Saved data entries:
______
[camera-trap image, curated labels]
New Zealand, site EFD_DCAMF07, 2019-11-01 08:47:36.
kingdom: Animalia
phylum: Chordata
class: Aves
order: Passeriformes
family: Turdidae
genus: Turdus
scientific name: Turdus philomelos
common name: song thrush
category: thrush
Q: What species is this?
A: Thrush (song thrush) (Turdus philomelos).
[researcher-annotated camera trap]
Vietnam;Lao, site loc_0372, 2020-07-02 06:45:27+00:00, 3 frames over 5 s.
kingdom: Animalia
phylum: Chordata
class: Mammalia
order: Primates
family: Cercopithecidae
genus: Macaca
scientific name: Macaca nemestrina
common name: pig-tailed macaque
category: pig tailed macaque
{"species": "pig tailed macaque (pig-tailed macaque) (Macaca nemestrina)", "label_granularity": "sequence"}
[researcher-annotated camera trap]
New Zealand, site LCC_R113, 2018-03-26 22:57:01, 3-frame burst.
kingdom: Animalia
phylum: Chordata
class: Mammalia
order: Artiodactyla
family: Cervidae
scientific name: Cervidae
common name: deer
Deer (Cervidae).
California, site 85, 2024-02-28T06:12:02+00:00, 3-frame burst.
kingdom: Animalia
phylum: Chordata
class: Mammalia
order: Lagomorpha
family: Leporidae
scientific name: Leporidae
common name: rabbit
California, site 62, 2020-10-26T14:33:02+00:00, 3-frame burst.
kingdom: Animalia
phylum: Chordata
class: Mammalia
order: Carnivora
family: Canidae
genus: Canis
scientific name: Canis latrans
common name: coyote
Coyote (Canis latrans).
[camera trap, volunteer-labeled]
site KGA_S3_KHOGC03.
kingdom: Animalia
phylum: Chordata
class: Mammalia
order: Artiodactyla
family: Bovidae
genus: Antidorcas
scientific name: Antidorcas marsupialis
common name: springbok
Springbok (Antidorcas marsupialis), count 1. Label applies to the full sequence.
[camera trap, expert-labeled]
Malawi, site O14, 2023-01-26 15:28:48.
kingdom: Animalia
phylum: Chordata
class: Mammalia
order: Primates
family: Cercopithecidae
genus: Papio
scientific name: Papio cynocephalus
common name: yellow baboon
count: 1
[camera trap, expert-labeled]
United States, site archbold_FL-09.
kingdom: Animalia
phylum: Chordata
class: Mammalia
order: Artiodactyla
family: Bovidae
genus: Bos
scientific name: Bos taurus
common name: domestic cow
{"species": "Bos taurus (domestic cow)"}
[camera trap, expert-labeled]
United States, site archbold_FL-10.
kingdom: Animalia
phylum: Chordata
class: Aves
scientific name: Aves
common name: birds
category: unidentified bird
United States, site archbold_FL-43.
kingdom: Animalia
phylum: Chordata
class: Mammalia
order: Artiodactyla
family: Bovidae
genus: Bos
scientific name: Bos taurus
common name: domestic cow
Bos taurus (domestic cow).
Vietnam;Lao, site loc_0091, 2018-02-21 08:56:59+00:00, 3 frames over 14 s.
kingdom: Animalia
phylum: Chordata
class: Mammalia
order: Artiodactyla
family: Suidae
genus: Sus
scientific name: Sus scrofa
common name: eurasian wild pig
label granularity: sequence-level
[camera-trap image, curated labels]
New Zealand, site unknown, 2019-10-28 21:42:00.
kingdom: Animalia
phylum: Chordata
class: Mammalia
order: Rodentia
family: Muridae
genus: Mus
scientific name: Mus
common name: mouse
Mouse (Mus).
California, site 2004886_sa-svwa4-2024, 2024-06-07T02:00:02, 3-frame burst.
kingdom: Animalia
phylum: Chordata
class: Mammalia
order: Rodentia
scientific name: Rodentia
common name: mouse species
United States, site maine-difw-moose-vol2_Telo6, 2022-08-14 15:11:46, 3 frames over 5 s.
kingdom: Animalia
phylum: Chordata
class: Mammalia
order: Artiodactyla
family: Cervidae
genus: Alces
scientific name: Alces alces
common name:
______
WHAT THE TASK ASKS:
Every record shown above should appear again in your answer, unchanged.

WORKED SOLUTION:
[camera-trap image, curated labels]
New Zealand, site EFD_DCAMF07, 2019-11-01 08:47:36.
kingdom: Animalia
phylum: Chordata
class: Aves
order: Passeriformes
family: Turdidae
genus: Turdus
scientific name: Turdus philomelos
common name: song thrush
category: thrush
Q: What species is this?
A: Thrush (song thrush) (Turdus philomelos).
[researcher-annotated camera trap]
Vietnam;Lao, site loc_0372, 2020-07-02 06:45:27+00:00, 3 frames over 5 s.
kingdom: Animalia
phylum: Chordata
class: Mammalia
order: Primates
family: Cercopithecidae
genus: Macaca
scientific name: Macaca nemestrina
common name: pig-tailed macaque
category: pig tailed macaque
{"species": "pig tailed macaque (pig-tailed macaque) (Macaca nemestrina)", "label_granularity": "sequence"}
[researcher-annotated camera trap]
New Zealand, site LCC_R113, 2018-03-26 22:57:01, 3-frame burst.
kingdom: Animalia
phylum: Chordata
class: Mammalia
order: Artiodactyla
family: Cervidae
scientific name: Cervidae
common name: deer
Deer (Cervidae).
California, site 85, 2024-02-28T06:12:02+00:00, 3-frame burst.
kingdom: Animalia
phylum: Chordata
class: Mammalia
order: Lagomorpha
family: Leporidae
scientific name: Leporidae
common name: rabbit
California, site 62, 2020-10-26T14:33:02+00:00, 3-frame burst.
kingdom: Animalia
phylum: Chordata
class: Mammalia
order: Carnivora
family: Canidae
genus: Canis
scientific name: Canis latrans
common name: coyote
Coyote (Canis latrans).
[camera trap, volunteer-labeled]
site KGA_S3_KHOGC03.
kingdom: Animalia
phylum: Chordata
class: Mammalia
order: Artiodactyla
family: Bovidae
genus: Antidorcas
scientific name: Antidorcas marsupialis
common name: springbok
Springbok (Antidorcas marsupialis), count 1. Label applies to the full sequence.
[camera trap, expert-labeled]
Malawi, site O14, 2023-01-26 15:28:48.
kingdom: Animalia
phylum: Chordata
class: Mammalia
order: Primates
family: Cercopithecidae
genus: Papio
scientific name: Papio cynocephalus
common name: yellow baboon
count: 1
[camera trap, expert-labeled]
United States, site archbold_FL-09.
kingdom: Animalia
phylum: Chordata
class: Mammalia
order: Artiodactyla
family: Bovidae
genus: Bos
scientific name: Bos taurus
common name: domestic cow
{"species": "Bos taurus (domestic cow)"}
[camera trap, expert-labeled]
United States, site archbold_FL-10.
kingdom: Animalia
phylum: Chordata
class: Aves
scientific name: Aves
common name: birds
category: unidentified bird
United States, site archbold_FL-43.
kingdom: Animalia
phylum: Chordata
class: Mammalia
order: Artiodactyla
family: Bovidae
genus: Bos
scientific name: Bos taurus
common name: domestic cow
Bos taurus (domestic cow).
Vietnam;Lao, site loc_0091, 2018-02-21 08:56:59+00:00, 3 frames over 14 s.
kingdom: Animalia
phylum: Chordata
class: Mammalia
order: Artiodactyla
family: Suidae
genus: Sus
scientific name: Sus scrofa
common name: eurasian wild pig
label granularity: sequence-level
[camera-trap image, curated labels]
New Zealand, site unknown, 2019-10-28 21:42:00.
kingdom: Animalia
phylum: Chordata
class: Mammalia
order: Rodentia
family: Muridae
genus: Mus
scientific name: Mus
common name: mouse
Mouse (Mus).
California, site 2004886_sa-svwa4-2024, 2024-06-07T02:00:02, 3-frame burst.
kingdom: Animalia
phylum: Chordata
class: Mammalia
order: Rodentia
scientific name: Rodentia
common name: mouse species
United States, site maine-difw-moose-vol2_Telo6, 2022-08-14 15:11:46, 3 frames over 5 s.
kingdom: Animalia
phylum: Chordata
class: Mammalia
order: Artiodactyla
family: Cervidae
genus: Alces
scientific name: Alces alces
common name:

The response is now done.